§ **文本摘录**:

================================

读取参数 与之对应的两种方法，这两种方法就相当于加载好了实例了

import torch
# from model_save import *
# 方式1-》保存方式1，加载模型
import torchvision
from torch import nn

model = torch.load("vgg16_method1.pth")
# print(model)

# 方式2，加载模型
vgg16 = torchvision.models.vgg16(pretrained=False)
vgg16.load_state_dict(torch.load("vgg16_method2.pth"))
# model = torch.load("vgg16_method2.pth")
# print(vgg16)

# 陷阱1 需要导入其中所有的包
# class Tudui(nn.Module):
#     def __init__(self):
#         super(Tudui, self).__init__()
#         self.conv1 = nn.Conv2d(3, 64, kernel_size=3)
#
#     def forward(self, x):
#         x = self.conv1(x)
#         return x

model = torch.load('tudui_method1.pth')
print(model)

训练过程

import torchvision
from torch.utils.tensorboard import SummaryWriter

from model import *
# 准备数据集
from torch import nn
from torch.utils.data import DataLoader

train_data = torchvision.datasets.CIFAR10(root="../data", train=True, transform=torchvision.transforms.ToTensor(),
                                          download=True)

================================

§ **所附列表**:
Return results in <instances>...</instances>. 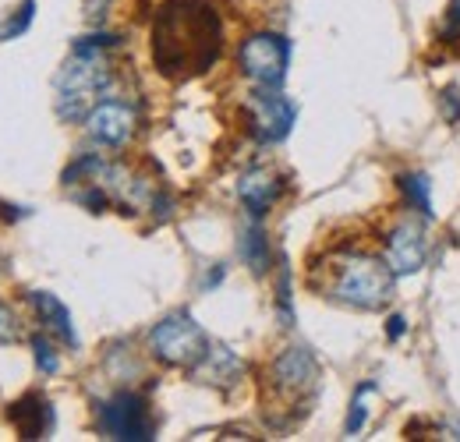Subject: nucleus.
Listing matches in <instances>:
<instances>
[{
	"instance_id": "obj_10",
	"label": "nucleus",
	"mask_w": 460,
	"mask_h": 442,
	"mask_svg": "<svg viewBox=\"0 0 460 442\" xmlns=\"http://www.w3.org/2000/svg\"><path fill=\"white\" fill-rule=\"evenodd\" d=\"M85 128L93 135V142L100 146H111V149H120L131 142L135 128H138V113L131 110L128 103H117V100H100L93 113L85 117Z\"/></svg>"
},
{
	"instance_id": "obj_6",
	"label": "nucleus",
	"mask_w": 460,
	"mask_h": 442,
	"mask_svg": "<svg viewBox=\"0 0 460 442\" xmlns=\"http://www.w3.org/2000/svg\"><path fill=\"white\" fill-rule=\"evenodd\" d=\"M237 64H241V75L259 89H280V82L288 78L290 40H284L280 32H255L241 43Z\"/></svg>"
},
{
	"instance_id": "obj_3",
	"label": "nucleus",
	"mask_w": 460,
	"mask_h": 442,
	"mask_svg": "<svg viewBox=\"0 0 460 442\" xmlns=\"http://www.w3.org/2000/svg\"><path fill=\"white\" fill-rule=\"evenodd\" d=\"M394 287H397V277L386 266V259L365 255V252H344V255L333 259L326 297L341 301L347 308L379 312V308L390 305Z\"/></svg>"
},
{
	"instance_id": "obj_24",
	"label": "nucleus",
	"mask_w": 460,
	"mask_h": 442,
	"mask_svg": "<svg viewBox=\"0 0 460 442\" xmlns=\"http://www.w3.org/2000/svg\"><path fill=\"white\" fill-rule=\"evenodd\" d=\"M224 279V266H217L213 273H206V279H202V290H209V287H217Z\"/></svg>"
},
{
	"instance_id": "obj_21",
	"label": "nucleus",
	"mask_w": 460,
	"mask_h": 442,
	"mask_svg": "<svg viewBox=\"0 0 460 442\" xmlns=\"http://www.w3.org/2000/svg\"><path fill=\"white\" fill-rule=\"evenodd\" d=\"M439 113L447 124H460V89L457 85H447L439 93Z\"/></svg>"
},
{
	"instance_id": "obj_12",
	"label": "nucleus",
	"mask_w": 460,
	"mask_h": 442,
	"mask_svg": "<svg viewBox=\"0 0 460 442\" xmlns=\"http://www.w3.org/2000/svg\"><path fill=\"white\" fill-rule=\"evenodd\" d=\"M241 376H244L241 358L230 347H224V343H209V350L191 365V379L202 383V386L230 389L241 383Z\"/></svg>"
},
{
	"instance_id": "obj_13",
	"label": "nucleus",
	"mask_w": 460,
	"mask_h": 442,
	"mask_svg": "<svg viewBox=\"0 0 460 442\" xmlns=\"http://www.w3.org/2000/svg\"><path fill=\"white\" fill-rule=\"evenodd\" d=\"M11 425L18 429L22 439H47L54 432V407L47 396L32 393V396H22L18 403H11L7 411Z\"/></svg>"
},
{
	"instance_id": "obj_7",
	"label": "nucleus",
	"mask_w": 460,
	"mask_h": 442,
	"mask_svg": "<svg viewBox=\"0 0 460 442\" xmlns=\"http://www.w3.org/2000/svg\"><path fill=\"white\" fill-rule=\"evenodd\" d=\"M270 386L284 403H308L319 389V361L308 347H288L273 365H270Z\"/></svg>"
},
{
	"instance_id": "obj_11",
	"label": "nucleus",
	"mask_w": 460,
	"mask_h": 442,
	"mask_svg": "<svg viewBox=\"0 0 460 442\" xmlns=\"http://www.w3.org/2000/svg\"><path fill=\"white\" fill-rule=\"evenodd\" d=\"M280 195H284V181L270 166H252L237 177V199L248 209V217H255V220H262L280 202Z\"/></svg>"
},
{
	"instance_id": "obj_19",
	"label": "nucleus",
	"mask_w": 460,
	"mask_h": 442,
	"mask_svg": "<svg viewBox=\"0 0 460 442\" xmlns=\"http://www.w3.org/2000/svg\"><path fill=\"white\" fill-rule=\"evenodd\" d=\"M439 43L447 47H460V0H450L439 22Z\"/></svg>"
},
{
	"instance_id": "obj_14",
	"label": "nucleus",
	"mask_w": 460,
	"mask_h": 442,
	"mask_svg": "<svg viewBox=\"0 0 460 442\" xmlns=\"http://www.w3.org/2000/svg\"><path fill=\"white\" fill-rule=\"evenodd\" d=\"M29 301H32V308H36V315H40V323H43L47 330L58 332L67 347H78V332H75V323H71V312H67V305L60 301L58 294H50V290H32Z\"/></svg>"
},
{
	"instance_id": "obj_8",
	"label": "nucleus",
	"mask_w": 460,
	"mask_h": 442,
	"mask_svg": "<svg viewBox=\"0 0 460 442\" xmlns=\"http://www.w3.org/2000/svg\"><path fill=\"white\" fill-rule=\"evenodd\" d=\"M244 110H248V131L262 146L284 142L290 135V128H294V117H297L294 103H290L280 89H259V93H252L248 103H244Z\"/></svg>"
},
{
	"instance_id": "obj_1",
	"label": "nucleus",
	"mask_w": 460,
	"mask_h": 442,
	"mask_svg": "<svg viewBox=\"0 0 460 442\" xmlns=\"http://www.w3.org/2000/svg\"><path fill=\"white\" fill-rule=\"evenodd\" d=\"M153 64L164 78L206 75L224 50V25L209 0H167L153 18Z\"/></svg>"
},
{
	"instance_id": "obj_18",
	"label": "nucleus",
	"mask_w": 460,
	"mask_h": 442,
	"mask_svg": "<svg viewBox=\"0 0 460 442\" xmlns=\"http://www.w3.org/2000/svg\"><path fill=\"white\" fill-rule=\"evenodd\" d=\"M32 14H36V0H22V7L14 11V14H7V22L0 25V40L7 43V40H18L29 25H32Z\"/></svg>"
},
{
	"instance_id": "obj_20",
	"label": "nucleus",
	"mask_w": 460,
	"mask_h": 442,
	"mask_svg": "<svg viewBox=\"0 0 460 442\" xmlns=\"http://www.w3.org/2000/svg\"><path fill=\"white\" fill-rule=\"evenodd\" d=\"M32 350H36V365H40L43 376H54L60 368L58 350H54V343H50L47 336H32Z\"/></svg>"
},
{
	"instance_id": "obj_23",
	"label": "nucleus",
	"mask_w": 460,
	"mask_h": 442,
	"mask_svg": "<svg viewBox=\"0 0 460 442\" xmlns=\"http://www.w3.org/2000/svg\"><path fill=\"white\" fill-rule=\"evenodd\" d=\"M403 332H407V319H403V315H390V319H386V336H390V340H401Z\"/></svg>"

================================

§ **练习题目**:
1. 请将上文摘录中以“读取参数 与之对应的两种方法，这两种方法就相当于加载好了实例了”开头、以“vgg16 = torchvision.models.vgg16(pretrained=False)”结尾的一段原样重录。
2. 请写出关于 PyTorch 模型加载与训练的摘录在其最后一句之后的后续内容。

§ **题目答案**:
1.
读取参数 与之对应的两种方法，这两种方法就相当于加载好了实例了

import torch
# from model_save import *
# 方式1-》保存方式1，加载模型
import torchvision
from torch import nn

model = torch.load("vgg16_method1.pth")
# print(model)

# 方式2，加载模型
vgg16 = torchvision.models.vgg16(pretrained=False)

2.
test_data = torchvision.datasets.CIFAR10(root="../data", train=False, transform=torchvision.transforms.ToTensor(),
                                         download=True)

# length 长度
train_data_size = len(train_data)
test_data_size = len(test_data)
# 如果train_data_size=10, 训练数据集的长度为：10
print("训练数据集的长度为：{}".format(train_data_size))
print("测试数据集的长度为：{}".format(test_data_size))


# 利用 DataLoader 来加载数据集
train_dataloader = DataLoader(train_data, batch_size=64)
test_dataloader = DataLoader(test_data, batch_size=64)

# 创建网络模型
tudui = Tudui()

# 损失函数
loss_fn = nn.CrossEntropyLoss()

# 优化器
# learning_rate = 0.01
# 1e-2=1 x (10)^(-2) = 1 /100 = 0.01
learning_rate = 1e-2
optimizer = torch.optim.SGD(tudui.parameters(), lr=learning_rate)

# 设置训练网络的一些参数
# 记录训练的次数
total_train_step = 0
# 记录测试的次数
total_test_step = 0
# 训练的轮数
epoch = 10

# 添加tensorboard
writer = SummaryWriter("../logs_train")

for i in range(epoch):
    print("-------第 {} 轮训练开始-------".format(i+1))

    # 训练步骤开始
    tudui.train()  # 这步在一般情况下可以没有 训练状态
    for data in train_dataloader:
        imgs, targets = data
        outputs = tudui(imgs)
        loss = loss_fn(outputs, targets)

        # 优化器优化模型
        optimizer.zero_grad()
        loss.backward()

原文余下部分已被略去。